WORK TASK: Quote the Luna Lodge text word for word, starting with "Tucked away on" and going on through "and yoga enthusiasts.".

SELECTED EXTRACT:
>>>

Tucked away on the southwestern tip of the OsaPeninsula, some 10 hours by bus from San José, Luna Lodge is not an obvious destination for tourists. But remoteness is part of its charm. The eco-lodge, at the edge of CorcovadoNational Park on the southern Pacific coast, has become a haven for nature lovers and yoga enthusiasts.

A series of tents, bungalows and hacienda-style rooms accommodate 32 guests, who have access to a pool, a gourmet restaurant, a yoga platform and, of course, vast stretches of virgin forest.

Other entrepreneurs might wonder, “How was this lodge built in the middle of nowhere?” It wasn’t easy, says Lana Wedmore, owner of Luna Lodge.

Wedmore bought a plot of land on the OsaPeninsula in 1994, while she was living and working there. Three years later, she and her boyfriend drove to the peninsula from the U.S. state of Colorado in a 1972 Chevy.

<<<

DATA EXTRACT:
>>>

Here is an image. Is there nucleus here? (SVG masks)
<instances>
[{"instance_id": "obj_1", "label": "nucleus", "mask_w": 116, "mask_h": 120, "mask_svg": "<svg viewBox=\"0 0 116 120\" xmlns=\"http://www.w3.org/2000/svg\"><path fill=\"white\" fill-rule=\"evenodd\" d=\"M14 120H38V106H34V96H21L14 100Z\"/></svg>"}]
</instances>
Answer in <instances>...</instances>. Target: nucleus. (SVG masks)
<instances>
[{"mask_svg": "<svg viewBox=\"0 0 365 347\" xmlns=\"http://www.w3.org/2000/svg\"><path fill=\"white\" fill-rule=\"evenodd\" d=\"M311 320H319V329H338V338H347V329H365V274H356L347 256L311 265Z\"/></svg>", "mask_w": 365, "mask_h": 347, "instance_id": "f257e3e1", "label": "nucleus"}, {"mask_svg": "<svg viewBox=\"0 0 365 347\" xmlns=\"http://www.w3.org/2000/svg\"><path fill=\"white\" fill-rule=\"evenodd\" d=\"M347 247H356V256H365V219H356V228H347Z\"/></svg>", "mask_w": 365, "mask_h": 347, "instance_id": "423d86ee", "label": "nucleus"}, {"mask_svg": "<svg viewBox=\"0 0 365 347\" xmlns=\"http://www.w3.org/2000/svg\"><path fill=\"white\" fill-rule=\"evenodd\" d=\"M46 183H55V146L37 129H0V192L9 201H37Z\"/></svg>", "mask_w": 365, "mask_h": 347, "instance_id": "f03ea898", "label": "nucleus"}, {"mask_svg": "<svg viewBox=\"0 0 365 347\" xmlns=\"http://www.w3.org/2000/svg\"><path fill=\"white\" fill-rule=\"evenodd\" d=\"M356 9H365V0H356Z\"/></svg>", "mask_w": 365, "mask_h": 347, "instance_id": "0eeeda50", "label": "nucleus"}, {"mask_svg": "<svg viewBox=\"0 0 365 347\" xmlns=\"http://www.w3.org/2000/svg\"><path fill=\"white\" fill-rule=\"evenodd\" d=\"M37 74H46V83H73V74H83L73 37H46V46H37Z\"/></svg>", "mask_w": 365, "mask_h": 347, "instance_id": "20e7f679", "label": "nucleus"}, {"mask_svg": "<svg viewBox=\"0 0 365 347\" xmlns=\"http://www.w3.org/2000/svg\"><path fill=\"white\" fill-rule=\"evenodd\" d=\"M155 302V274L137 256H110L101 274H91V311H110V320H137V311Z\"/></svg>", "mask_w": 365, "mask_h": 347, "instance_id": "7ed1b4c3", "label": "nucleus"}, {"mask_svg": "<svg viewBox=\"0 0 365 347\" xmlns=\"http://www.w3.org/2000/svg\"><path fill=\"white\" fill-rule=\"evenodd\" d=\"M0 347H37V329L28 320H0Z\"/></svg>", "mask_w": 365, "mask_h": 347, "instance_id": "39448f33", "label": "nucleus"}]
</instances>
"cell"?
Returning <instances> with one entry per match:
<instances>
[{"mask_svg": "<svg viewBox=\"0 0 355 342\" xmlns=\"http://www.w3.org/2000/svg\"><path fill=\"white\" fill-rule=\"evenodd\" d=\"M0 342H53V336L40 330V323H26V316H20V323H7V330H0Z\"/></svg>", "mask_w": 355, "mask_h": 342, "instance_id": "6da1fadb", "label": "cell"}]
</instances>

<<<

SOLUTION FOR THIS PROBLEM:
Tucked away on the southwestern tip of the OsaPeninsula, some 10 hours by bus from San José, Luna Lodge is not an obvious destination for tourists. But remoteness is part of its charm. The eco-lodge, at the edge of CorcovadoNational Park on the southern Pacific coast, has become a haven for nature lovers and yoga enthusiasts.